Talks and presentations

Column Elimination for Large-Scale Integer Programming

June 23, 2023

Poster, IPCO, Madison, Wisconsin

Branch-and-cut-and-price is a state-of-the-art exact method for solving large- scale integer programming models, using column generation to solve linear programming relaxations of its subproblems. Column generation maintains a restricted set of variables and iteratively adds new variables by solving a pricing problem until an optimal basis is found. Recently, a new method has been developed that solves large- scale integer programming problems using branch-and-cut, that directly solves an arc flow formulation instead of solving pricing problems. This new method maintains a relaxed set of variables and iteratively removes infeasible variables until an optimal solution to the relaxation is feasible to the original problem. The method has been used for specific applications, but not yet generalized. In this poster, we generalize this method to solve discrete optimization problems under the name column elimination. We give methodological insights including computational efficiencies and show promising experimental results on applications including the vehicle routing problem with time windows for which column elimination has not yet been applied.

Column Elimination for Capacitated Vehicle Routing Problems

May 31, 2023

Talk, CPAIOR, Nice, France

We introduce a column elimination procedure for the capacitated vehicle routing problem. Our procedure maintains a decision diagram to represent a relaxation of the set of feasible routes, over which we define a constrained network flow. The optimal solution corresponds to a collection of paths in the decision diagram and yields a dual bound. The column elimination process iteratively removes infeasible paths from the diagram to strengthen the relaxation. The network flow model can be solved as a linear program with a conventional solver or via a Lagrangian relaxation. To solve the Lagrangian subproblem more efficiently, we implement a special successive shortest paths algorithm. We introduce several cutting planes to strengthen the dual bound, including a new type of clique cut that exploits the structure of the decision diagram. We experimentally compare the bounds from column elimination with those from column generation for capacitated vehicle routing problems.

Comparing Column Elimination and Column Generation

October 17, 2022

Talk, INFORMS Annual Conference, Indiannapolis, IN

A method called Column Elimination was recently introduced to generate both lower bounds and optimal solutions for the graph coloring problem. Based on dynamic programming and decision diagrams, this exact method begins with a relaxed state space and refines this space at each iteration.
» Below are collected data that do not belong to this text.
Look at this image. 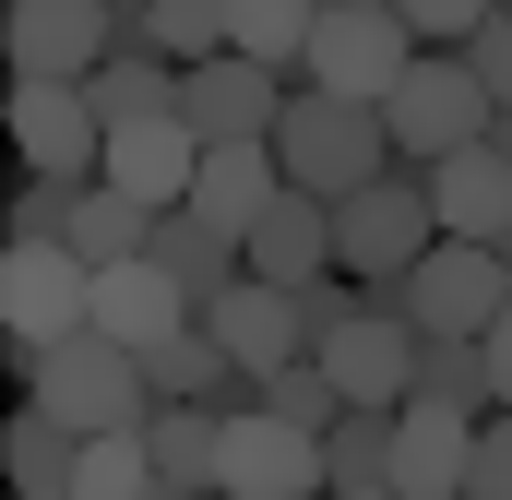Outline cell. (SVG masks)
Masks as SVG:
<instances>
[{
	"label": "cell",
	"mask_w": 512,
	"mask_h": 500,
	"mask_svg": "<svg viewBox=\"0 0 512 500\" xmlns=\"http://www.w3.org/2000/svg\"><path fill=\"white\" fill-rule=\"evenodd\" d=\"M262 405H274V417H286V429H310V441H322V429H334V417H346V381L322 370V358H286V370L262 381Z\"/></svg>",
	"instance_id": "f546056e"
},
{
	"label": "cell",
	"mask_w": 512,
	"mask_h": 500,
	"mask_svg": "<svg viewBox=\"0 0 512 500\" xmlns=\"http://www.w3.org/2000/svg\"><path fill=\"white\" fill-rule=\"evenodd\" d=\"M453 500H489V489H453Z\"/></svg>",
	"instance_id": "f35d334b"
},
{
	"label": "cell",
	"mask_w": 512,
	"mask_h": 500,
	"mask_svg": "<svg viewBox=\"0 0 512 500\" xmlns=\"http://www.w3.org/2000/svg\"><path fill=\"white\" fill-rule=\"evenodd\" d=\"M441 250V215H429V167H382L370 191H346L334 203V262L370 286V298H393L417 262Z\"/></svg>",
	"instance_id": "3957f363"
},
{
	"label": "cell",
	"mask_w": 512,
	"mask_h": 500,
	"mask_svg": "<svg viewBox=\"0 0 512 500\" xmlns=\"http://www.w3.org/2000/svg\"><path fill=\"white\" fill-rule=\"evenodd\" d=\"M179 322H203V310L179 298V274H167V262H143V250H131V262L96 274V334H120L131 358H143V346H167Z\"/></svg>",
	"instance_id": "ac0fdd59"
},
{
	"label": "cell",
	"mask_w": 512,
	"mask_h": 500,
	"mask_svg": "<svg viewBox=\"0 0 512 500\" xmlns=\"http://www.w3.org/2000/svg\"><path fill=\"white\" fill-rule=\"evenodd\" d=\"M310 24H322V0H227V48L262 60V72H298L310 60Z\"/></svg>",
	"instance_id": "d4e9b609"
},
{
	"label": "cell",
	"mask_w": 512,
	"mask_h": 500,
	"mask_svg": "<svg viewBox=\"0 0 512 500\" xmlns=\"http://www.w3.org/2000/svg\"><path fill=\"white\" fill-rule=\"evenodd\" d=\"M274 108H286V72H262L239 48L179 72V120L203 131V143H274Z\"/></svg>",
	"instance_id": "7c38bea8"
},
{
	"label": "cell",
	"mask_w": 512,
	"mask_h": 500,
	"mask_svg": "<svg viewBox=\"0 0 512 500\" xmlns=\"http://www.w3.org/2000/svg\"><path fill=\"white\" fill-rule=\"evenodd\" d=\"M405 60H417V24H405L393 0H322V24H310V60H298V84H322V96H358V108H382L393 84H405Z\"/></svg>",
	"instance_id": "5b68a950"
},
{
	"label": "cell",
	"mask_w": 512,
	"mask_h": 500,
	"mask_svg": "<svg viewBox=\"0 0 512 500\" xmlns=\"http://www.w3.org/2000/svg\"><path fill=\"white\" fill-rule=\"evenodd\" d=\"M489 84H477V60L465 48H417L405 60V84L382 96V131H393V167H441V155H465V143H489Z\"/></svg>",
	"instance_id": "277c9868"
},
{
	"label": "cell",
	"mask_w": 512,
	"mask_h": 500,
	"mask_svg": "<svg viewBox=\"0 0 512 500\" xmlns=\"http://www.w3.org/2000/svg\"><path fill=\"white\" fill-rule=\"evenodd\" d=\"M131 12L120 0H12V72L24 84H96V60H120Z\"/></svg>",
	"instance_id": "52a82bcc"
},
{
	"label": "cell",
	"mask_w": 512,
	"mask_h": 500,
	"mask_svg": "<svg viewBox=\"0 0 512 500\" xmlns=\"http://www.w3.org/2000/svg\"><path fill=\"white\" fill-rule=\"evenodd\" d=\"M0 322L12 334H84L96 322V262L60 239H12L0 250Z\"/></svg>",
	"instance_id": "9c48e42d"
},
{
	"label": "cell",
	"mask_w": 512,
	"mask_h": 500,
	"mask_svg": "<svg viewBox=\"0 0 512 500\" xmlns=\"http://www.w3.org/2000/svg\"><path fill=\"white\" fill-rule=\"evenodd\" d=\"M429 215H441V239L501 250V239H512V155H489V143L441 155V167H429Z\"/></svg>",
	"instance_id": "2e32d148"
},
{
	"label": "cell",
	"mask_w": 512,
	"mask_h": 500,
	"mask_svg": "<svg viewBox=\"0 0 512 500\" xmlns=\"http://www.w3.org/2000/svg\"><path fill=\"white\" fill-rule=\"evenodd\" d=\"M417 346H429V334H417L393 298H370V310H358L346 334H322L310 358L346 381V405H405V393H417Z\"/></svg>",
	"instance_id": "30bf717a"
},
{
	"label": "cell",
	"mask_w": 512,
	"mask_h": 500,
	"mask_svg": "<svg viewBox=\"0 0 512 500\" xmlns=\"http://www.w3.org/2000/svg\"><path fill=\"white\" fill-rule=\"evenodd\" d=\"M322 500H393V489H322Z\"/></svg>",
	"instance_id": "74e56055"
},
{
	"label": "cell",
	"mask_w": 512,
	"mask_h": 500,
	"mask_svg": "<svg viewBox=\"0 0 512 500\" xmlns=\"http://www.w3.org/2000/svg\"><path fill=\"white\" fill-rule=\"evenodd\" d=\"M143 262H167V274H179V298H191V310H215V298L251 274V239H239V227H215L203 203H167V215H155V239H143Z\"/></svg>",
	"instance_id": "9a60e30c"
},
{
	"label": "cell",
	"mask_w": 512,
	"mask_h": 500,
	"mask_svg": "<svg viewBox=\"0 0 512 500\" xmlns=\"http://www.w3.org/2000/svg\"><path fill=\"white\" fill-rule=\"evenodd\" d=\"M12 143H24V167H36V179H96L108 120H96V96H84V84H24V72H12Z\"/></svg>",
	"instance_id": "8fae6325"
},
{
	"label": "cell",
	"mask_w": 512,
	"mask_h": 500,
	"mask_svg": "<svg viewBox=\"0 0 512 500\" xmlns=\"http://www.w3.org/2000/svg\"><path fill=\"white\" fill-rule=\"evenodd\" d=\"M501 262H512V239H501Z\"/></svg>",
	"instance_id": "60d3db41"
},
{
	"label": "cell",
	"mask_w": 512,
	"mask_h": 500,
	"mask_svg": "<svg viewBox=\"0 0 512 500\" xmlns=\"http://www.w3.org/2000/svg\"><path fill=\"white\" fill-rule=\"evenodd\" d=\"M96 179L167 215V203H191V179H203V131H191V120H131V131H108Z\"/></svg>",
	"instance_id": "4fadbf2b"
},
{
	"label": "cell",
	"mask_w": 512,
	"mask_h": 500,
	"mask_svg": "<svg viewBox=\"0 0 512 500\" xmlns=\"http://www.w3.org/2000/svg\"><path fill=\"white\" fill-rule=\"evenodd\" d=\"M274 191H286L274 143H203V179H191V203H203L215 227H239V239H251L262 215H274Z\"/></svg>",
	"instance_id": "ffe728a7"
},
{
	"label": "cell",
	"mask_w": 512,
	"mask_h": 500,
	"mask_svg": "<svg viewBox=\"0 0 512 500\" xmlns=\"http://www.w3.org/2000/svg\"><path fill=\"white\" fill-rule=\"evenodd\" d=\"M143 239H155V203H131V191H108V179H84V203H72L60 250H84V262L108 274V262H131Z\"/></svg>",
	"instance_id": "cb8c5ba5"
},
{
	"label": "cell",
	"mask_w": 512,
	"mask_h": 500,
	"mask_svg": "<svg viewBox=\"0 0 512 500\" xmlns=\"http://www.w3.org/2000/svg\"><path fill=\"white\" fill-rule=\"evenodd\" d=\"M465 60H477V84H489V96L512 108V12H489V24L465 36Z\"/></svg>",
	"instance_id": "836d02e7"
},
{
	"label": "cell",
	"mask_w": 512,
	"mask_h": 500,
	"mask_svg": "<svg viewBox=\"0 0 512 500\" xmlns=\"http://www.w3.org/2000/svg\"><path fill=\"white\" fill-rule=\"evenodd\" d=\"M203 322H215V346H227V358H239L251 381H274L286 358H310V322H298V286H262V274H239V286H227V298H215Z\"/></svg>",
	"instance_id": "5bb4252c"
},
{
	"label": "cell",
	"mask_w": 512,
	"mask_h": 500,
	"mask_svg": "<svg viewBox=\"0 0 512 500\" xmlns=\"http://www.w3.org/2000/svg\"><path fill=\"white\" fill-rule=\"evenodd\" d=\"M489 155H512V108H489Z\"/></svg>",
	"instance_id": "d590c367"
},
{
	"label": "cell",
	"mask_w": 512,
	"mask_h": 500,
	"mask_svg": "<svg viewBox=\"0 0 512 500\" xmlns=\"http://www.w3.org/2000/svg\"><path fill=\"white\" fill-rule=\"evenodd\" d=\"M143 453H155L167 489L215 500V477H227V405H155V417H143Z\"/></svg>",
	"instance_id": "44dd1931"
},
{
	"label": "cell",
	"mask_w": 512,
	"mask_h": 500,
	"mask_svg": "<svg viewBox=\"0 0 512 500\" xmlns=\"http://www.w3.org/2000/svg\"><path fill=\"white\" fill-rule=\"evenodd\" d=\"M274 167H286V191L346 203V191H370L393 167V131H382V108H358V96L286 84V108H274Z\"/></svg>",
	"instance_id": "6da1fadb"
},
{
	"label": "cell",
	"mask_w": 512,
	"mask_h": 500,
	"mask_svg": "<svg viewBox=\"0 0 512 500\" xmlns=\"http://www.w3.org/2000/svg\"><path fill=\"white\" fill-rule=\"evenodd\" d=\"M96 120L108 131H131V120H179V60H155L143 36H120V60H96Z\"/></svg>",
	"instance_id": "7402d4cb"
},
{
	"label": "cell",
	"mask_w": 512,
	"mask_h": 500,
	"mask_svg": "<svg viewBox=\"0 0 512 500\" xmlns=\"http://www.w3.org/2000/svg\"><path fill=\"white\" fill-rule=\"evenodd\" d=\"M251 274H262V286L334 274V203H322V191H274V215L251 227Z\"/></svg>",
	"instance_id": "d6986e66"
},
{
	"label": "cell",
	"mask_w": 512,
	"mask_h": 500,
	"mask_svg": "<svg viewBox=\"0 0 512 500\" xmlns=\"http://www.w3.org/2000/svg\"><path fill=\"white\" fill-rule=\"evenodd\" d=\"M72 203H84V179H36V167H24V191H12V239H60Z\"/></svg>",
	"instance_id": "4dcf8cb0"
},
{
	"label": "cell",
	"mask_w": 512,
	"mask_h": 500,
	"mask_svg": "<svg viewBox=\"0 0 512 500\" xmlns=\"http://www.w3.org/2000/svg\"><path fill=\"white\" fill-rule=\"evenodd\" d=\"M405 405H453V417H501V381H489V346L453 334V346H417V393Z\"/></svg>",
	"instance_id": "484cf974"
},
{
	"label": "cell",
	"mask_w": 512,
	"mask_h": 500,
	"mask_svg": "<svg viewBox=\"0 0 512 500\" xmlns=\"http://www.w3.org/2000/svg\"><path fill=\"white\" fill-rule=\"evenodd\" d=\"M131 36H143L155 60H179V72H191V60H227V0H143Z\"/></svg>",
	"instance_id": "83f0119b"
},
{
	"label": "cell",
	"mask_w": 512,
	"mask_h": 500,
	"mask_svg": "<svg viewBox=\"0 0 512 500\" xmlns=\"http://www.w3.org/2000/svg\"><path fill=\"white\" fill-rule=\"evenodd\" d=\"M155 489V453H143V429H108V441H84V465H72V500H143Z\"/></svg>",
	"instance_id": "f1b7e54d"
},
{
	"label": "cell",
	"mask_w": 512,
	"mask_h": 500,
	"mask_svg": "<svg viewBox=\"0 0 512 500\" xmlns=\"http://www.w3.org/2000/svg\"><path fill=\"white\" fill-rule=\"evenodd\" d=\"M334 477H322V441L310 429H286L274 405H227V477H215V500H322Z\"/></svg>",
	"instance_id": "ba28073f"
},
{
	"label": "cell",
	"mask_w": 512,
	"mask_h": 500,
	"mask_svg": "<svg viewBox=\"0 0 512 500\" xmlns=\"http://www.w3.org/2000/svg\"><path fill=\"white\" fill-rule=\"evenodd\" d=\"M120 12H143V0H120Z\"/></svg>",
	"instance_id": "ab89813d"
},
{
	"label": "cell",
	"mask_w": 512,
	"mask_h": 500,
	"mask_svg": "<svg viewBox=\"0 0 512 500\" xmlns=\"http://www.w3.org/2000/svg\"><path fill=\"white\" fill-rule=\"evenodd\" d=\"M393 310H405L429 346H453V334H489V322L512 310V262H501V250H477V239H441L417 274H405V286H393Z\"/></svg>",
	"instance_id": "8992f818"
},
{
	"label": "cell",
	"mask_w": 512,
	"mask_h": 500,
	"mask_svg": "<svg viewBox=\"0 0 512 500\" xmlns=\"http://www.w3.org/2000/svg\"><path fill=\"white\" fill-rule=\"evenodd\" d=\"M0 453H12V489L24 500H72V465H84V429H60L36 393H24V417L0 429Z\"/></svg>",
	"instance_id": "603a6c76"
},
{
	"label": "cell",
	"mask_w": 512,
	"mask_h": 500,
	"mask_svg": "<svg viewBox=\"0 0 512 500\" xmlns=\"http://www.w3.org/2000/svg\"><path fill=\"white\" fill-rule=\"evenodd\" d=\"M465 465H477V417H453V405H405L393 417V500H453Z\"/></svg>",
	"instance_id": "e0dca14e"
},
{
	"label": "cell",
	"mask_w": 512,
	"mask_h": 500,
	"mask_svg": "<svg viewBox=\"0 0 512 500\" xmlns=\"http://www.w3.org/2000/svg\"><path fill=\"white\" fill-rule=\"evenodd\" d=\"M393 12L417 24V48H465V36H477L489 12H512V0H393Z\"/></svg>",
	"instance_id": "1f68e13d"
},
{
	"label": "cell",
	"mask_w": 512,
	"mask_h": 500,
	"mask_svg": "<svg viewBox=\"0 0 512 500\" xmlns=\"http://www.w3.org/2000/svg\"><path fill=\"white\" fill-rule=\"evenodd\" d=\"M24 393L60 417V429H84V441H108V429H143L155 417V393H143V358H131L120 334H36V370H24Z\"/></svg>",
	"instance_id": "7a4b0ae2"
},
{
	"label": "cell",
	"mask_w": 512,
	"mask_h": 500,
	"mask_svg": "<svg viewBox=\"0 0 512 500\" xmlns=\"http://www.w3.org/2000/svg\"><path fill=\"white\" fill-rule=\"evenodd\" d=\"M143 500H203V489H167V477H155V489H143Z\"/></svg>",
	"instance_id": "8d00e7d4"
},
{
	"label": "cell",
	"mask_w": 512,
	"mask_h": 500,
	"mask_svg": "<svg viewBox=\"0 0 512 500\" xmlns=\"http://www.w3.org/2000/svg\"><path fill=\"white\" fill-rule=\"evenodd\" d=\"M465 489L512 500V405H501V417H477V465H465Z\"/></svg>",
	"instance_id": "d6a6232c"
},
{
	"label": "cell",
	"mask_w": 512,
	"mask_h": 500,
	"mask_svg": "<svg viewBox=\"0 0 512 500\" xmlns=\"http://www.w3.org/2000/svg\"><path fill=\"white\" fill-rule=\"evenodd\" d=\"M393 417H405V405H346V417L322 429V477H334V489H393Z\"/></svg>",
	"instance_id": "4316f807"
},
{
	"label": "cell",
	"mask_w": 512,
	"mask_h": 500,
	"mask_svg": "<svg viewBox=\"0 0 512 500\" xmlns=\"http://www.w3.org/2000/svg\"><path fill=\"white\" fill-rule=\"evenodd\" d=\"M477 346H489V381H501V405H512V310L489 322V334H477Z\"/></svg>",
	"instance_id": "e575fe53"
}]
</instances>
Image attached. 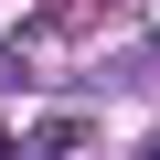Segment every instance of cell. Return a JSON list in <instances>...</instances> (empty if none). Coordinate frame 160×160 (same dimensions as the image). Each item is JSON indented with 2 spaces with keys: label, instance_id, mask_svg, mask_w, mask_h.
Listing matches in <instances>:
<instances>
[]
</instances>
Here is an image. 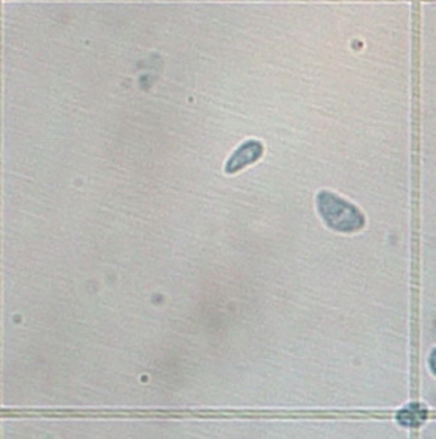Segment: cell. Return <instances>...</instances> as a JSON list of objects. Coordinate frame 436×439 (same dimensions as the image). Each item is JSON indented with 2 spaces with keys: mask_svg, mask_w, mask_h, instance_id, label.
<instances>
[{
  "mask_svg": "<svg viewBox=\"0 0 436 439\" xmlns=\"http://www.w3.org/2000/svg\"><path fill=\"white\" fill-rule=\"evenodd\" d=\"M319 210L325 222L337 231L352 232L364 227V215L353 204L330 193L319 194Z\"/></svg>",
  "mask_w": 436,
  "mask_h": 439,
  "instance_id": "cell-1",
  "label": "cell"
},
{
  "mask_svg": "<svg viewBox=\"0 0 436 439\" xmlns=\"http://www.w3.org/2000/svg\"><path fill=\"white\" fill-rule=\"evenodd\" d=\"M261 155H262V144L257 140H249L234 152L225 170H227V173H235L245 169L246 166L255 163Z\"/></svg>",
  "mask_w": 436,
  "mask_h": 439,
  "instance_id": "cell-2",
  "label": "cell"
}]
</instances>
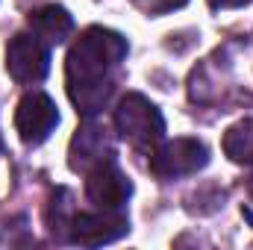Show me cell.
<instances>
[{
    "mask_svg": "<svg viewBox=\"0 0 253 250\" xmlns=\"http://www.w3.org/2000/svg\"><path fill=\"white\" fill-rule=\"evenodd\" d=\"M209 165V150L197 138H171L159 141L150 150V171L159 180H180L203 171Z\"/></svg>",
    "mask_w": 253,
    "mask_h": 250,
    "instance_id": "obj_3",
    "label": "cell"
},
{
    "mask_svg": "<svg viewBox=\"0 0 253 250\" xmlns=\"http://www.w3.org/2000/svg\"><path fill=\"white\" fill-rule=\"evenodd\" d=\"M6 71L18 85H36L50 71V47L33 33L12 36L6 47Z\"/></svg>",
    "mask_w": 253,
    "mask_h": 250,
    "instance_id": "obj_4",
    "label": "cell"
},
{
    "mask_svg": "<svg viewBox=\"0 0 253 250\" xmlns=\"http://www.w3.org/2000/svg\"><path fill=\"white\" fill-rule=\"evenodd\" d=\"M115 129L126 144H132L135 150L150 153L162 138H165V118L162 112L138 91H126L115 106Z\"/></svg>",
    "mask_w": 253,
    "mask_h": 250,
    "instance_id": "obj_2",
    "label": "cell"
},
{
    "mask_svg": "<svg viewBox=\"0 0 253 250\" xmlns=\"http://www.w3.org/2000/svg\"><path fill=\"white\" fill-rule=\"evenodd\" d=\"M85 197L94 203V209H124L132 194V183L115 162H103L85 174Z\"/></svg>",
    "mask_w": 253,
    "mask_h": 250,
    "instance_id": "obj_8",
    "label": "cell"
},
{
    "mask_svg": "<svg viewBox=\"0 0 253 250\" xmlns=\"http://www.w3.org/2000/svg\"><path fill=\"white\" fill-rule=\"evenodd\" d=\"M74 215H77V209H74L71 191L68 188H56L50 194V203H47V230L53 233V239H68Z\"/></svg>",
    "mask_w": 253,
    "mask_h": 250,
    "instance_id": "obj_11",
    "label": "cell"
},
{
    "mask_svg": "<svg viewBox=\"0 0 253 250\" xmlns=\"http://www.w3.org/2000/svg\"><path fill=\"white\" fill-rule=\"evenodd\" d=\"M103 162H115V144H112L109 129L103 124H97L94 115H88L83 124L77 126V132L71 138L68 165H71V171L88 174L91 168H97Z\"/></svg>",
    "mask_w": 253,
    "mask_h": 250,
    "instance_id": "obj_5",
    "label": "cell"
},
{
    "mask_svg": "<svg viewBox=\"0 0 253 250\" xmlns=\"http://www.w3.org/2000/svg\"><path fill=\"white\" fill-rule=\"evenodd\" d=\"M126 39L106 27H88L65 56V88L80 115H97L115 94Z\"/></svg>",
    "mask_w": 253,
    "mask_h": 250,
    "instance_id": "obj_1",
    "label": "cell"
},
{
    "mask_svg": "<svg viewBox=\"0 0 253 250\" xmlns=\"http://www.w3.org/2000/svg\"><path fill=\"white\" fill-rule=\"evenodd\" d=\"M248 191H251V197H253V174L248 177Z\"/></svg>",
    "mask_w": 253,
    "mask_h": 250,
    "instance_id": "obj_13",
    "label": "cell"
},
{
    "mask_svg": "<svg viewBox=\"0 0 253 250\" xmlns=\"http://www.w3.org/2000/svg\"><path fill=\"white\" fill-rule=\"evenodd\" d=\"M224 153L236 165L253 162V118H242L224 132Z\"/></svg>",
    "mask_w": 253,
    "mask_h": 250,
    "instance_id": "obj_10",
    "label": "cell"
},
{
    "mask_svg": "<svg viewBox=\"0 0 253 250\" xmlns=\"http://www.w3.org/2000/svg\"><path fill=\"white\" fill-rule=\"evenodd\" d=\"M206 3H209V9H242L253 0H206Z\"/></svg>",
    "mask_w": 253,
    "mask_h": 250,
    "instance_id": "obj_12",
    "label": "cell"
},
{
    "mask_svg": "<svg viewBox=\"0 0 253 250\" xmlns=\"http://www.w3.org/2000/svg\"><path fill=\"white\" fill-rule=\"evenodd\" d=\"M129 233V221L121 209H97V212H77L71 221L68 242L83 248H100L112 245Z\"/></svg>",
    "mask_w": 253,
    "mask_h": 250,
    "instance_id": "obj_6",
    "label": "cell"
},
{
    "mask_svg": "<svg viewBox=\"0 0 253 250\" xmlns=\"http://www.w3.org/2000/svg\"><path fill=\"white\" fill-rule=\"evenodd\" d=\"M59 124V109L44 91H27L15 109V129L24 144H42Z\"/></svg>",
    "mask_w": 253,
    "mask_h": 250,
    "instance_id": "obj_7",
    "label": "cell"
},
{
    "mask_svg": "<svg viewBox=\"0 0 253 250\" xmlns=\"http://www.w3.org/2000/svg\"><path fill=\"white\" fill-rule=\"evenodd\" d=\"M27 24H30L33 36H36V39H42L47 47L62 44L65 39L74 33V18L68 15V9L56 6V3L42 6V9H36V12H30Z\"/></svg>",
    "mask_w": 253,
    "mask_h": 250,
    "instance_id": "obj_9",
    "label": "cell"
}]
</instances>
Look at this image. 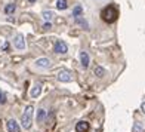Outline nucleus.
Returning <instances> with one entry per match:
<instances>
[{
	"label": "nucleus",
	"mask_w": 145,
	"mask_h": 132,
	"mask_svg": "<svg viewBox=\"0 0 145 132\" xmlns=\"http://www.w3.org/2000/svg\"><path fill=\"white\" fill-rule=\"evenodd\" d=\"M33 114H34V108H33V105H28L25 111L22 113L21 116V125L24 129H30L31 128V123H33Z\"/></svg>",
	"instance_id": "1"
},
{
	"label": "nucleus",
	"mask_w": 145,
	"mask_h": 132,
	"mask_svg": "<svg viewBox=\"0 0 145 132\" xmlns=\"http://www.w3.org/2000/svg\"><path fill=\"white\" fill-rule=\"evenodd\" d=\"M54 51L56 52V54H67L68 46H67V43H65L64 40H56L55 45H54Z\"/></svg>",
	"instance_id": "2"
},
{
	"label": "nucleus",
	"mask_w": 145,
	"mask_h": 132,
	"mask_svg": "<svg viewBox=\"0 0 145 132\" xmlns=\"http://www.w3.org/2000/svg\"><path fill=\"white\" fill-rule=\"evenodd\" d=\"M6 129H8V132H21V128H19V125L15 119H9L6 122Z\"/></svg>",
	"instance_id": "3"
},
{
	"label": "nucleus",
	"mask_w": 145,
	"mask_h": 132,
	"mask_svg": "<svg viewBox=\"0 0 145 132\" xmlns=\"http://www.w3.org/2000/svg\"><path fill=\"white\" fill-rule=\"evenodd\" d=\"M14 46L18 51H24L25 49V39L22 34H16V37L14 39Z\"/></svg>",
	"instance_id": "4"
},
{
	"label": "nucleus",
	"mask_w": 145,
	"mask_h": 132,
	"mask_svg": "<svg viewBox=\"0 0 145 132\" xmlns=\"http://www.w3.org/2000/svg\"><path fill=\"white\" fill-rule=\"evenodd\" d=\"M58 80L59 82H71L72 80V74L68 70H61L58 73Z\"/></svg>",
	"instance_id": "5"
},
{
	"label": "nucleus",
	"mask_w": 145,
	"mask_h": 132,
	"mask_svg": "<svg viewBox=\"0 0 145 132\" xmlns=\"http://www.w3.org/2000/svg\"><path fill=\"white\" fill-rule=\"evenodd\" d=\"M89 62H90V58H89V54L86 51H82L80 52V64L83 68H88L89 67Z\"/></svg>",
	"instance_id": "6"
},
{
	"label": "nucleus",
	"mask_w": 145,
	"mask_h": 132,
	"mask_svg": "<svg viewBox=\"0 0 145 132\" xmlns=\"http://www.w3.org/2000/svg\"><path fill=\"white\" fill-rule=\"evenodd\" d=\"M89 128H90V126H89V123H88V122H84V120L76 123V132H88Z\"/></svg>",
	"instance_id": "7"
},
{
	"label": "nucleus",
	"mask_w": 145,
	"mask_h": 132,
	"mask_svg": "<svg viewBox=\"0 0 145 132\" xmlns=\"http://www.w3.org/2000/svg\"><path fill=\"white\" fill-rule=\"evenodd\" d=\"M36 64H37V67L49 68V67H50V59H49V58H39L37 61H36Z\"/></svg>",
	"instance_id": "8"
},
{
	"label": "nucleus",
	"mask_w": 145,
	"mask_h": 132,
	"mask_svg": "<svg viewBox=\"0 0 145 132\" xmlns=\"http://www.w3.org/2000/svg\"><path fill=\"white\" fill-rule=\"evenodd\" d=\"M16 9V5L15 3H8L5 6V14L6 15H14V12Z\"/></svg>",
	"instance_id": "9"
},
{
	"label": "nucleus",
	"mask_w": 145,
	"mask_h": 132,
	"mask_svg": "<svg viewBox=\"0 0 145 132\" xmlns=\"http://www.w3.org/2000/svg\"><path fill=\"white\" fill-rule=\"evenodd\" d=\"M40 94H42V85H36V86L31 89V92H30L31 98H37Z\"/></svg>",
	"instance_id": "10"
},
{
	"label": "nucleus",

Our work provides methodological and computational comparisons between Column Elimination and Column Generation; it uses the Capacitated Vehicle Routing Problem (CVRP) as a case study.

From Cliques to Colorings and Back Again

August 03, 2022

Talk, Constraint Programming Conference, Haifa, Israel

We present an exact algorithm for graph coloring and maximum clique problems based on SAT technology.

Graph Coloring using Decision Diagrams with Zykov Branching

January 25, 2022

Talk, INFORMS Computing Society Conference, Tampa Bay, FL

A recent work by van Hoeve introduced a decision diagram based iterative refinement algorithm for finding multi-path solutions to optimization problems. We study the addition of branch and bound to this algorithm, including the well-known Zykov branching rule for graph coloring.

Graph Coloring With Decision Diagrams: An Analysis Of Variable Ordering

October 25, 2021

Talk, INFORMS Annual Conference, Anaheim, CA

A decision diagram approach was recently introduced to generate lower bounds for the graph coloring problem. It uses compilation via iterative refinement, which requires a variable ordering to be specified in advance. Oftentimes no single variable ordering dominates all others for a set of problem instances. This work provides an analysis and experimental evaluation of different variable ordering strategies including using portfolios of variable orderings.